I have put the sample (purified extracts and pellet proteins) under – 70°C conditions until I find solutions since I would like to determine others activities like esterase, acid phosphatase, leucine aminopeptidase and proteases. Does someone know protocols for determining these activities? Are there protocols for determining these activities in gels PAGEs on these website?
Thanks for your interest.
Renaldo Salazar

[biorenaldo]

mdfenko, on Dec 2 2009, 01:11 PM, said:

(stupid question) which gel formulation are you using?

sds-page will denature your enzyme.

native page: what is the pH? does the pH fall within the active range of your enzyme?

do you replace the buffer in the gel prior to activity staining? if so, are you sure that your enzyme didn't wash out?

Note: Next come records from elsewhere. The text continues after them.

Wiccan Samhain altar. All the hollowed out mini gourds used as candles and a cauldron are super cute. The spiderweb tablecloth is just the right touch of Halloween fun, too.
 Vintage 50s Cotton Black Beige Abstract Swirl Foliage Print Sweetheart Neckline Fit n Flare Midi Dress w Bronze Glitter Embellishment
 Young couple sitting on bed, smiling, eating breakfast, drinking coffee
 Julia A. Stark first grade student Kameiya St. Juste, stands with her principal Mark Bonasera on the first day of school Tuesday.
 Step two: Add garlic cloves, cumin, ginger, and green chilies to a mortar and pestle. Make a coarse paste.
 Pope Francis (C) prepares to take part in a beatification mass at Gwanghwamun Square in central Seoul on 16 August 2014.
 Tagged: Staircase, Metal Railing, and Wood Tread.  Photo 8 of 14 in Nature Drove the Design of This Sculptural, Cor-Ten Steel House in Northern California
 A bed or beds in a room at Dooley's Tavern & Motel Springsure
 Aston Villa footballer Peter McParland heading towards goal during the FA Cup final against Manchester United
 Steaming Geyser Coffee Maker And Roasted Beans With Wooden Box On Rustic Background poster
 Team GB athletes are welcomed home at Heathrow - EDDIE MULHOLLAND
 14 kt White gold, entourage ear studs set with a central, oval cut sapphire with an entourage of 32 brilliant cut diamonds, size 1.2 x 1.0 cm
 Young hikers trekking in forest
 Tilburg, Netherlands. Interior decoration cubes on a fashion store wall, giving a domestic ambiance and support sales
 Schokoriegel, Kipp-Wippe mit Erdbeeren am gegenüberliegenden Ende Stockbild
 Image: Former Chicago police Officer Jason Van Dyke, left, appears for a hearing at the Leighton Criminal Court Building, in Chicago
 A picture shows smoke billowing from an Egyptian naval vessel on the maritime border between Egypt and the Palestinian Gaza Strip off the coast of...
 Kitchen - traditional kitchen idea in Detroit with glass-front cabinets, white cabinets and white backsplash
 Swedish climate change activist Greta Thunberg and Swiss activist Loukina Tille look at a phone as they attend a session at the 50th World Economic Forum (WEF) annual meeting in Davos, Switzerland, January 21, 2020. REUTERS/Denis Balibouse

we require more information to properly troubleshoot your problem.

Thanks for answering me!
I work with embryiogenic callus in potato.  I induce the somatic embryogenesis process and do isoenzymatiques profiles between embryogenic and non embryogenic callus. I have found activities but I cannot see bands in the gels PAGE, specifically peroxidases. I do not estimate enzimatique activities for espectrophotometry, only from gels PAGE without SDS and zymograms.
First, I estimate the concentration in proteins of the extract obtained, following the Bradford method. Second, I extract the proteins with TCA (tricloroacetic acid) for two hours at a temperature of 4 °C and centrifuge during 15 minutes. I use the precipitated that I have obtained as samples to run the gels. Then I use a Laemmli buffer volume (Tris Ph 6,8, without SDS, 10 % glycerol, 0,05 % bromophenol blue) to charge 50 µg - 75 µg of proteins. The running buffer is glicine pH 8,3. After finishing the run, I incubate the gel in a solution of acetate buffer 0,2 M ph 5 (35 ml); 6 mM o-dianisidine (substrate) (14 ml), peroxide hydrogen 100 % (1 ml). I put the gel under environmental temperature but I do not a see a profile. I also put the gels under cold temperature (4°C), dark and nothing happens. I have not yet used the purified extracts for the isoenzymatiques analyses. This might be the problem. What do you think?
I have put the sample (purified extracts and pellet proteins) under – 70°C conditions until I find solutions since I would like to determine others activities like esterase, acid phosphatase, leucine aminopeptidase and proteases. Does someone know protocols for determining these activities? Are there protocols for determining these activities in gels PAGEs on these website?
Thanks for your interest.
Renaldo

[mdfenko]

i think that your primary problem is your method to concentrate (isolate?) your protein. tca is a protein denaturant. it may be that you can, with some proteins or under some conditions, renature the protein but i am unaware of any such procedure.

why don't you try ammonium sulfate, peg, acetone or some other precipitant that won't denature the protein.

also, some proteins don't like being frozen.